● ENTRIES SHOWN:
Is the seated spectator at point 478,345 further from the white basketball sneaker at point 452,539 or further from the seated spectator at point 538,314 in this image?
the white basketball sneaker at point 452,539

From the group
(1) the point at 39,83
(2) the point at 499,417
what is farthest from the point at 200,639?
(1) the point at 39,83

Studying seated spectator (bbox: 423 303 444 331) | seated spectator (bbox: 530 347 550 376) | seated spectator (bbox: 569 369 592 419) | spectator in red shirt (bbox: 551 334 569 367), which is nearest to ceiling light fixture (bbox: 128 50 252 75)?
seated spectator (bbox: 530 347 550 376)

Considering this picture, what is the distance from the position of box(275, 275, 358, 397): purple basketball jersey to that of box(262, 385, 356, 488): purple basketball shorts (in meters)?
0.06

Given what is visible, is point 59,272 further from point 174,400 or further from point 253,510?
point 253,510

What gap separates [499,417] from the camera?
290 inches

...

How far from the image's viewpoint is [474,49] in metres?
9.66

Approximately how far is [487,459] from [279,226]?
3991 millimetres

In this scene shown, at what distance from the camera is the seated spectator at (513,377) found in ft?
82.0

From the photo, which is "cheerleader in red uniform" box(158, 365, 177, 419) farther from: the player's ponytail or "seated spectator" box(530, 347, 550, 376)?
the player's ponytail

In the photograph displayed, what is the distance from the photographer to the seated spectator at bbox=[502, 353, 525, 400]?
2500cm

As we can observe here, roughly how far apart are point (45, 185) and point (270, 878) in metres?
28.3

...

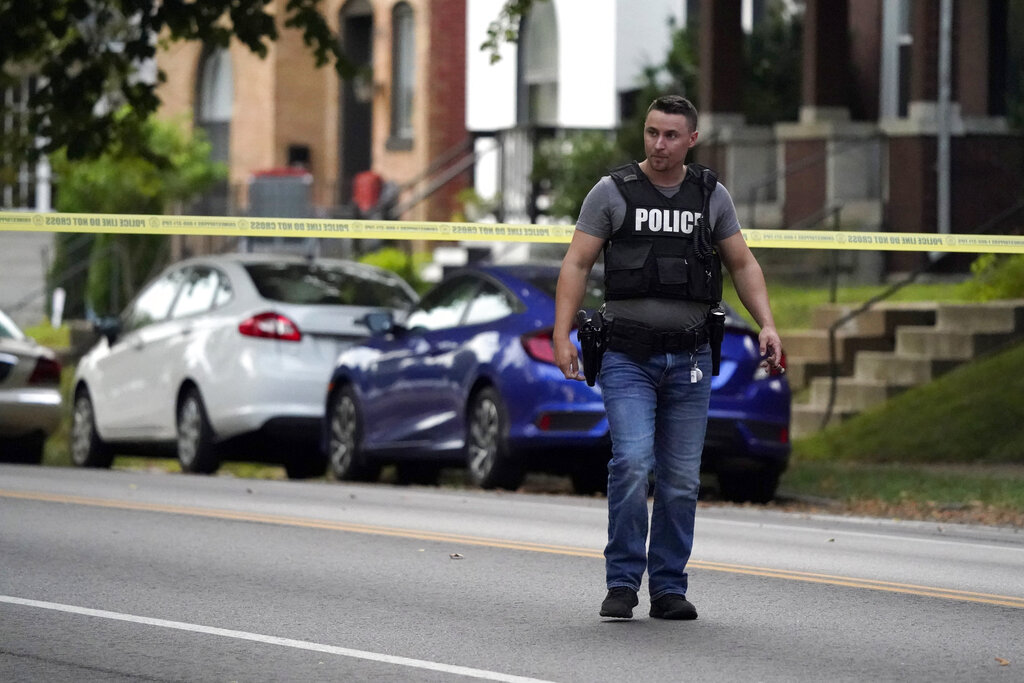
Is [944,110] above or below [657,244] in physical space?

● WHAT TO DO:
Please locate each line of the entries above that contains the word "which" and copy those lines out in full.

● IN RESPONSE:
Studying seated spectator (bbox: 423 303 444 331) | seated spectator (bbox: 530 347 550 376) | seated spectator (bbox: 569 369 592 419) | spectator in red shirt (bbox: 551 334 569 367), which is nearest to ceiling light fixture (bbox: 128 50 252 75)?
From the photo, which is "cheerleader in red uniform" box(158, 365, 177, 419) farther from: the player's ponytail or "seated spectator" box(530, 347, 550, 376)?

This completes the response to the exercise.